### Texto apresentado:
+++

Josué Pereira da Silva – Creio que as respostas às duas questões anteriores já contemplam esta questão. Mas, de forma resumida, podemos dizer que desemprego estrutural e tecnológico, pobreza e desigualdade social extremas, crescente relevância da produção imaterial, a globalização da economia e seus efeitos perversos sobre as vidas das pessoas em diversas partes do mundo, tudo isso torna mais vulnerável a segurança material de importantes setores da população mundial. Em tal contexto, a renda básica pode ser uma importante proteção contra as incertezas; daí a atualidade do debate.
IHU On-Line – No Brasil, dado o conservadorismo político do atual Congresso, como se poderia construir uma agenda em torno da renda básica universal? De onde viriam os recursos?
Josué Pereira da Silva – A renda básica universal enquanto política social pode beneficiar principalmente a população em condições de pobreza, mas pode beneficiar também os trabalhadores que aparentemente não precisam de uma renda desse tipo. Se no primeiro caso parece indiscutível sua pertinência, no segundo pode-se argumentar que a renda básica garantida contribuiria para aumentar o poder de barganha dos trabalhadores, reduzindo os efeitos de expectativas de desemprego nos momentos de negociação de melhores salários e condições de trabalho. Ademais, a renda básica, enquanto tal, não se contrapõe a nenhuma das reivindicações dos diferentes movimentos sociais. Por isso, ao contrário, ela pode até contribuir para unificar suas ações em torno de uma pauta comum.
A despeito de tudo isso, o grande problema de “construir uma agenda em torno da renda básica universal” é a dificuldade em sensibilizar os diversos movimentos sociais para sua importância. E essa dificuldade decorre, a meu ver, da hegemonia dos valores capitalistas dominantes, inclusive entre setores da esquerda. Quanto aos recursos, creio que é uma falsa questão. O problema não é propriamente a falta de recursos, mas a falta de um projeto político que priorize a cidadania em vez de satisfazer-se apenas em agradar ao mercado. A propósito, basta comparar, a título de exemplo, o montante de recursos destinados anualmente ao Programa Bolsa Família (R$ 29,7 bilhões), que não chega a 0,5% do Produto Interno Bruto – PIB, com os recursos destinados ao que recentemente ficou conhecido, no noticiário da grande imprensa, como “Bolsa Empresário”, cujo montante estimado para este ano (R$ 224 bilhões) alcança 3,4% do PIB (Cf. Folha de S. Paulo, 16/10/2016).

+++

### Exercícios:
[1] Conte as linhas dos registros que contêm a palavra "hand", diferenciando maiúsculas de minúsculas, e informe somente o número.
[2] Por favor, dê continuidade ao texto sobre a renda básica universal a partir do ponto em que ele termina.
O texto e os registros são materiais independentes entre si.

Registros sobre posicionamento espacial
+++

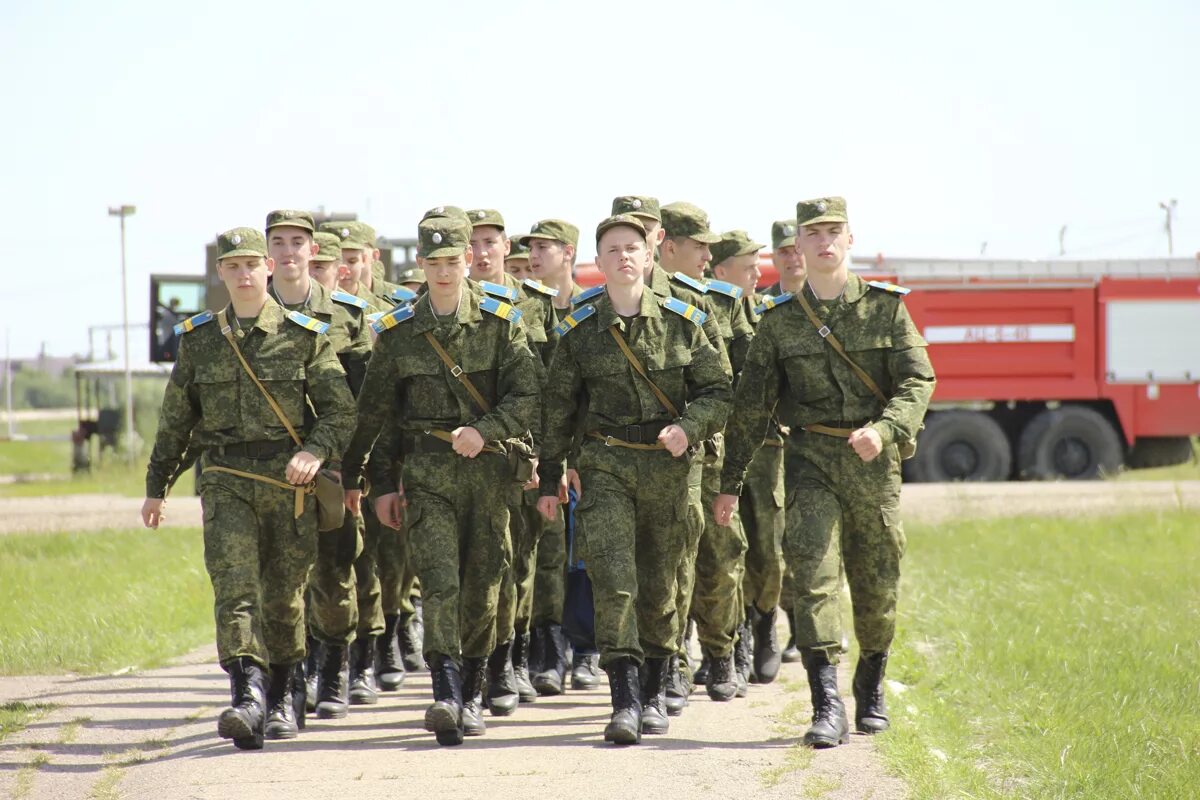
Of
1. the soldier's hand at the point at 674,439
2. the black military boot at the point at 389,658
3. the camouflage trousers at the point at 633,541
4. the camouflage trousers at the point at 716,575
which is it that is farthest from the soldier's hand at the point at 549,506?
the black military boot at the point at 389,658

+++

### Resultados do exercício:
[1] 2

[2]
IHU On-Line – Quando se discute o mundo do trabalho em perspectiva com a economia, muitas vezes se recorre ao argumento do crescimento do PIB. De onde vem esta obsessão pelo crescimento do PIB? Este crescimento tem mais a ver com as dinâmicas do capital ou com a geração de postos de trabalho?
Josué Pereira da Silva – O crescimento econômico em si não é um problema; mas é problemática a obsessão pelo crescimento, sobretudo quando não há preocupação com seus efeitos negativos de longo prazo sobre o ambiente natural. É difícil imaginar capitalismo sem crescimento econômico, mas há uma excessiva valorização do produtivismo como se fosse o único caminho possível para se alcançar o bem-estar da população. É essa lógica produtivista hegemônica, da qual a esquerda tradicional não consegue escapar, que explica a obsessão pelo crescimento, seja quando vista pela dinâmica do capital, seja pela imaginada geração de postos de trabalho que dele se espera. Nesse caso, ambas, dinâmica do capital e geração de empregos, aparecem como os dois lados de uma mesma moeda.
IHU On-Line – Como os projetos de lei de reformas trabalhista e previdenciária propostos pelo atual governo acentuam ainda mais as desigualdades sociais?
Josué Pereira da Silva – Antes de tudo, é preciso dizer que as duas me parecem mais contrarreformas que visam desconstruir importantes conquistas históricas da precária cidadania brasileira do que reformas no sentido clássico que sempre estiveram vinculadas a melhorias nas condições de vida da população. Por outro lado, não há discussão séria e profunda sobre o alegado déficit da previdência e tampouco sobre a seguridade social num sentido amplo, que não deve ser tratada apenas em termos atuariais. Além do mais, elas são levadas a efeito por um governo, cujo poder herdado não resulta de um programa eleito para esse fim.
Por tudo isso, fica-se com a impressão de que se trata de um desdobramento tardio daquilo que na década de 1990 ficou conhecido como “workfare”, cujo principal objetivo é criar um ambiente favorável aos interessados no enfraquecimento da legislação trabalhista e na expansão da previdência privada. Ou seja, sua lógica é expandir a fronteira da privatização.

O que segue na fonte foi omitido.